Investors are concerned about the tax impact of the health care reform legistation and the stimulus package
The Americans who will pay the biggest portion of the bill for both health care reform and the stimulus package are deeply concerned about the impact all of this legislation will have on their taxes.
While other factors are often identified as the cause of decreased consumer spending, it would not be a stretch to infer that many affluent households are reducing their spending until they are certain of the upcoming tax burden they will bear.
In research conducted in late July 2009, it was found that 67% of individuals with $500,000 of investable assets felt that the health bill will have a severe or serious impact on their taxes. Only 8% believe that there will be no impact on their taxes.

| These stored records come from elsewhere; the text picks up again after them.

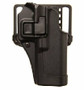 Blackhawk Serpa Holster for Glock 43/43X/48 Right Hand Black BH410568BKR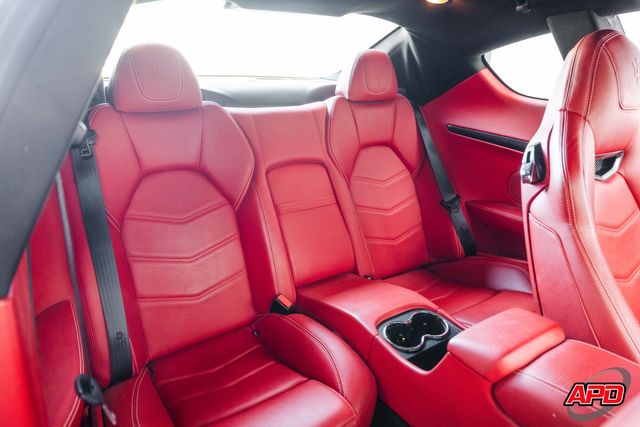 2017 Maserati GranTurismo Sport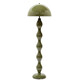 Leshi Beleuchtung 2025 Neueste Glasstöber Lampe Wohnzimmer Feeling Pilzlampe Ins Sofa Lampen Lampen Schlafzimmer Dekoration Lampe Standard warmes Licht YQ-1048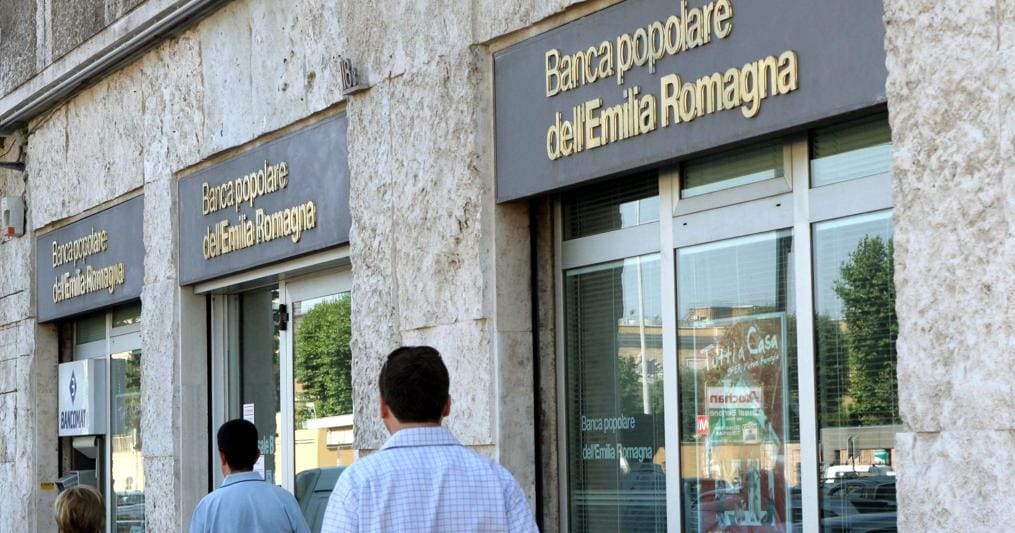 Aumento di capitale on sale banca popolare emilia romagna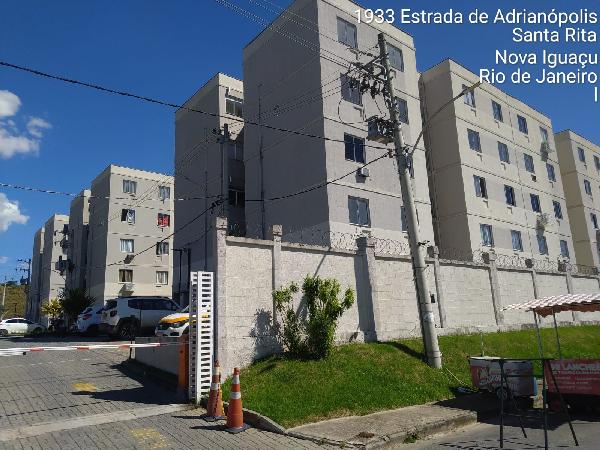 Apartamento, Santa Rita, Nova Iguaçu, RJ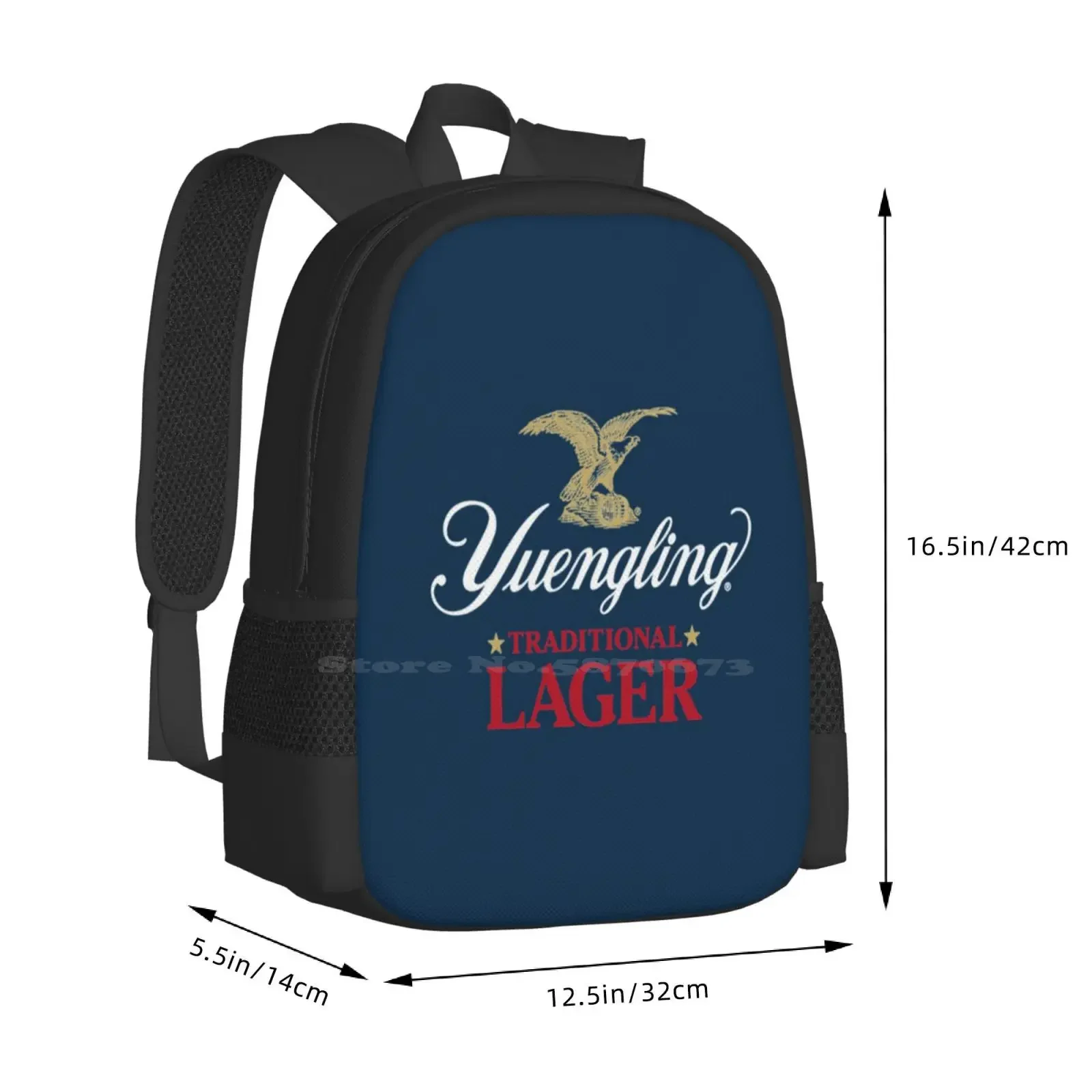 The Party - Yuengling Lager رائجة البيع حقيبة مدرسية على ظهره حقائب عصرية Busch Light Yuengling Casamigos Tequila College Whisky #3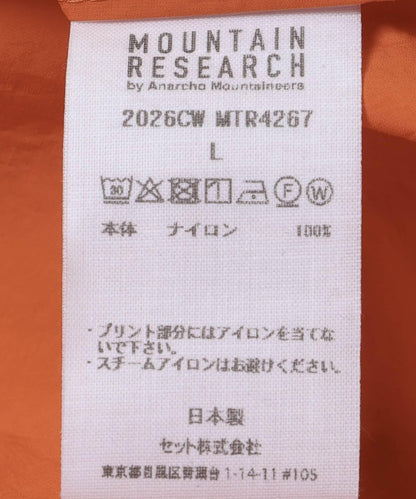 mountain research Coach shirts 襯衫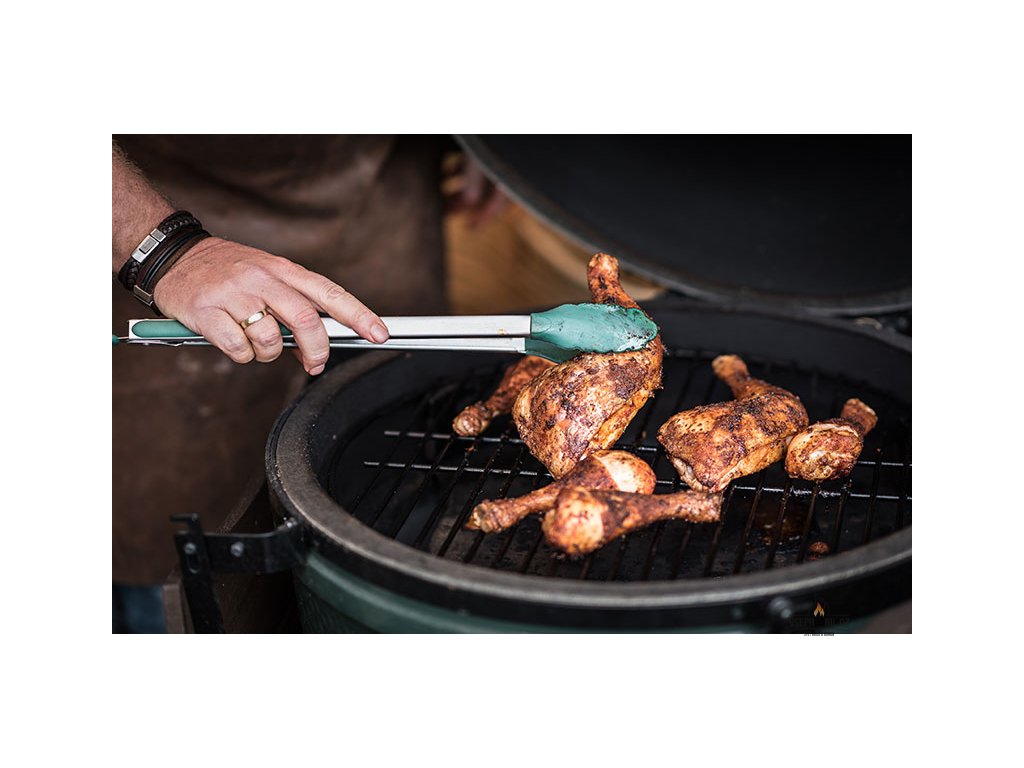 Big Green Egg  Silicone Tipped Tongs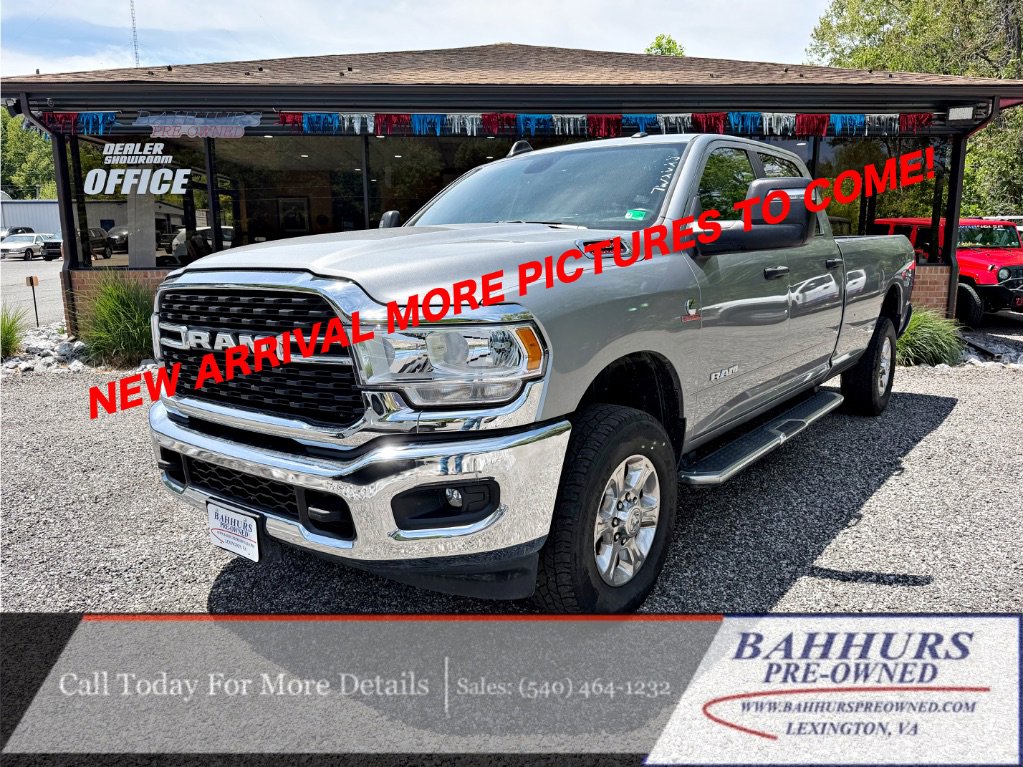 2024 RAM 3500 Big Horn 4X4 Crew Cab LWB's photo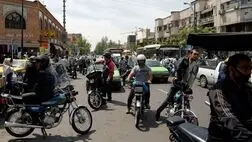 جریمه ۱۱۰ هزار موتورسیکلت در تهران در نیمه اول دی ماه
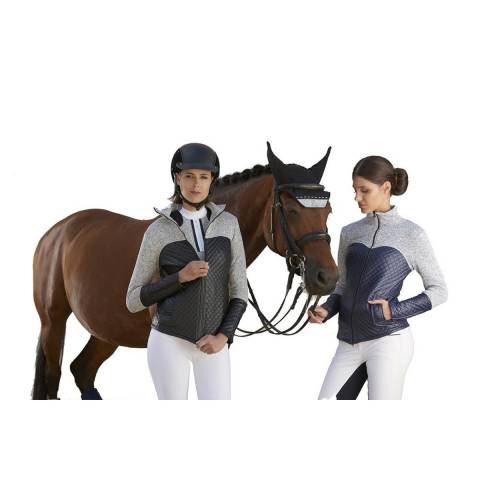 Veste d'&eacute;quitation d'hiver MAJESTY - Cavalliera - Softshell imperm&eacute;able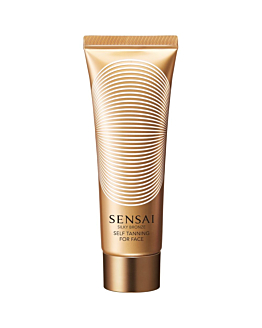 Sensai Silky Bronze Self Tanning For Face kremowy żel samoopalający do twarzy, 50ml
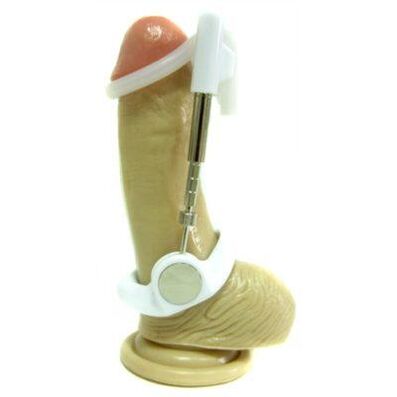 Extensor para a ampliación do pene na casa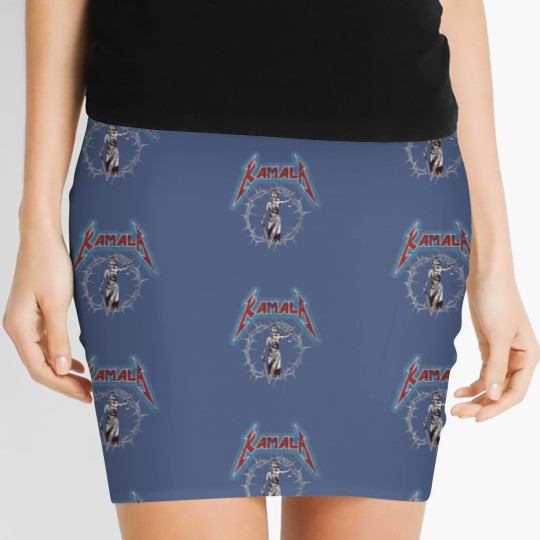 Discover Kamala Harris Rock Band Women's Mini Skirts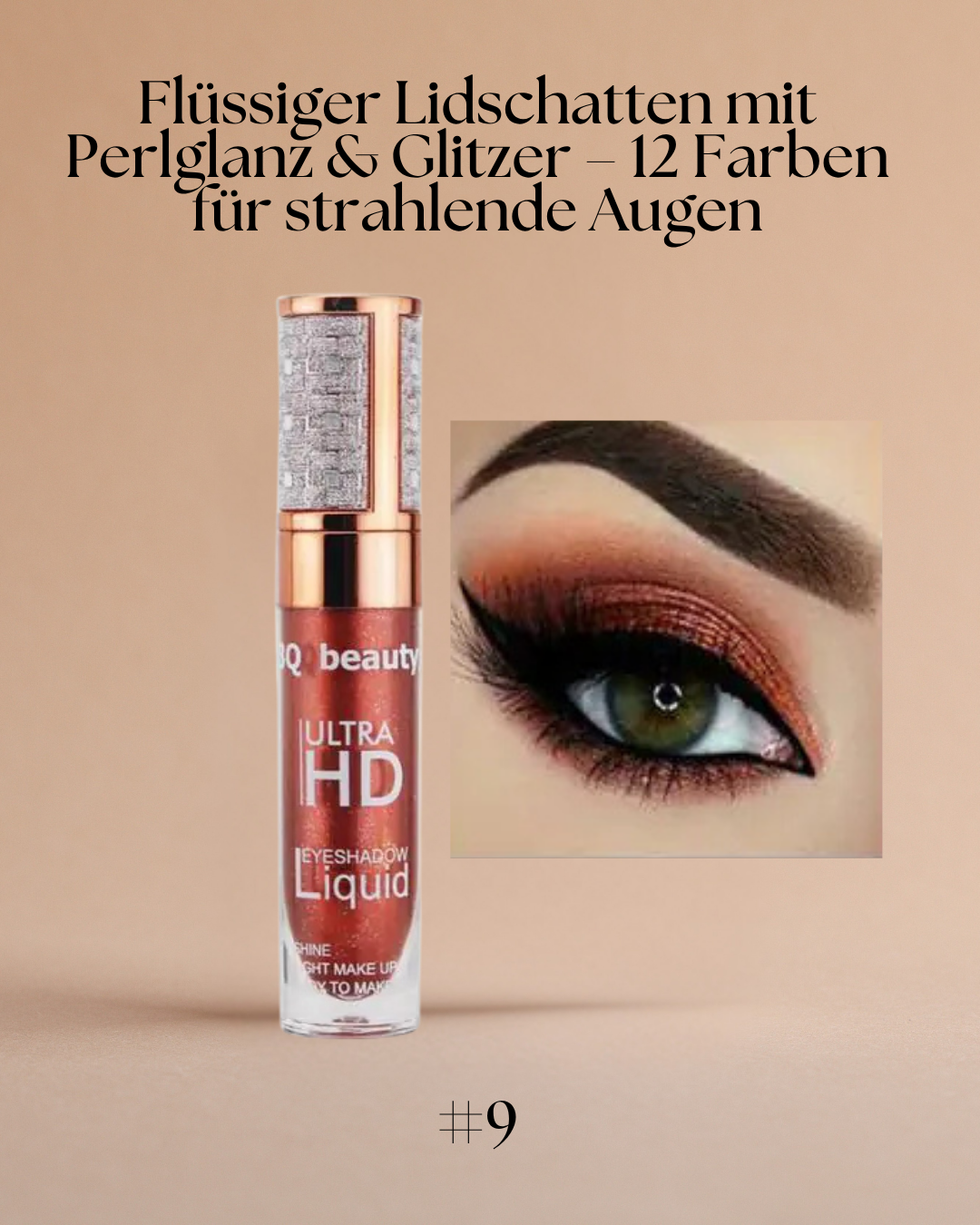 Diamond Liquid Eyeshadow – Strahlende Augen im Handumdrehen
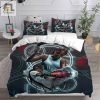 Black Panther Wakanda Forever Bedding Sets Duvet Cover Flatsheet Pillowcases Perfect Gift For Fans elitetrendwear 1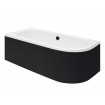 Панель для ванни Besco Avita 150 R/L Black / Чорна,+ кріплення до панелі, екран для ванни (OAV-150-NSC)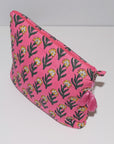 Square Waterproof Toiletry Bag | Punch Floral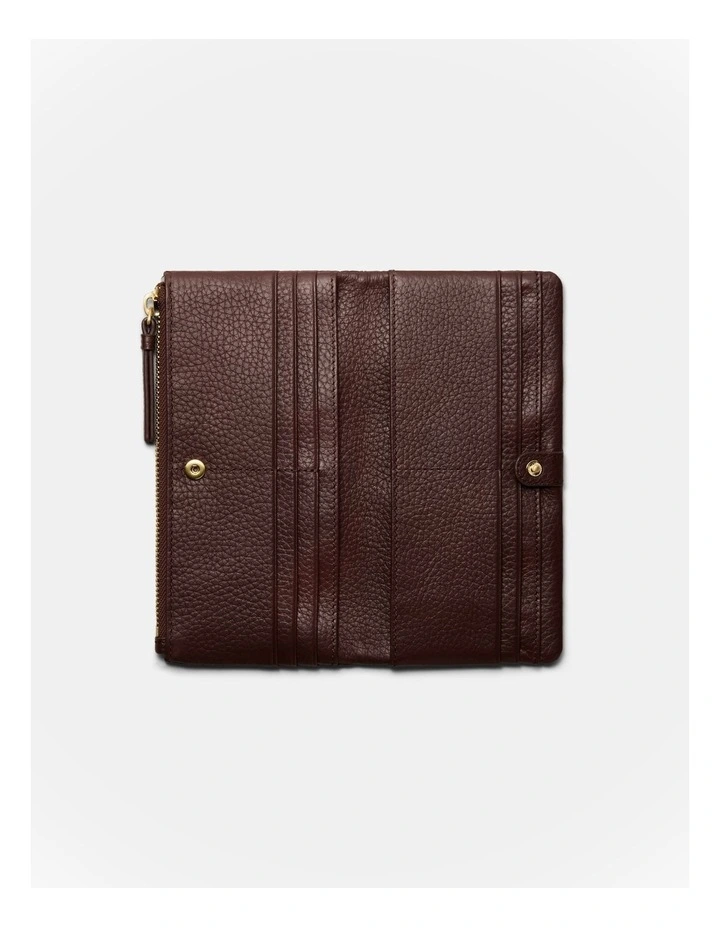 Bay Wallet in Mahogany image 3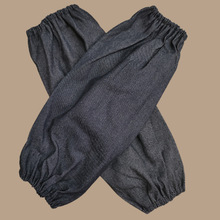 加厚面料电焊工牛仔布袖套 劳保耐磨帆布男士防油污套袖 量大优惠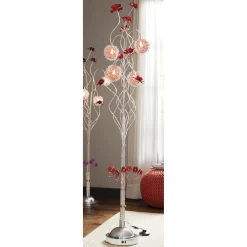 Colorful Wire Floor Lamp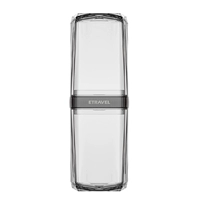 Хрустальный бриллиант простой и элегантный серый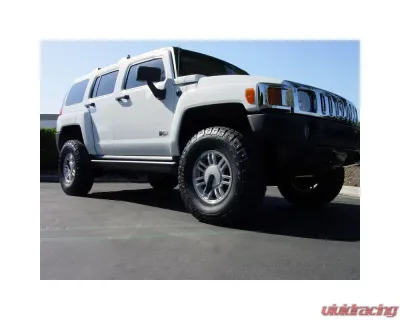 AMP Research PowerStep Electric Running Board - 05-10 Hummer H3, 09-19 Hummer H3T Hummer H3/H3T 2006-2010 - 75116-01A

As of year end 2008 there were approximately 7.4 million households with $500,000 of investable assets. Investable assets include the money one may have saved in their 401(k) or their IRA as well as other assets invested in various securities or savings accounts. They represent a vast multitude of households. For example, the most common occupations for individuals with $500,000 to $1,000,000 of assets is Educator and Manager. While clearly the wealthiest households will be impacted by the taxes created under the proposed legislation, a large number of Americans considered to be mass affluent will also be impacted. Recent versions of the bill were proposing a surtax on households with over $250,000 of income.
As the economy struggles to flip to the positive side, it is clear that the legislative uncertainty happening in Washington is threatening the attitudes of the households who are critical to increasing consumer spending.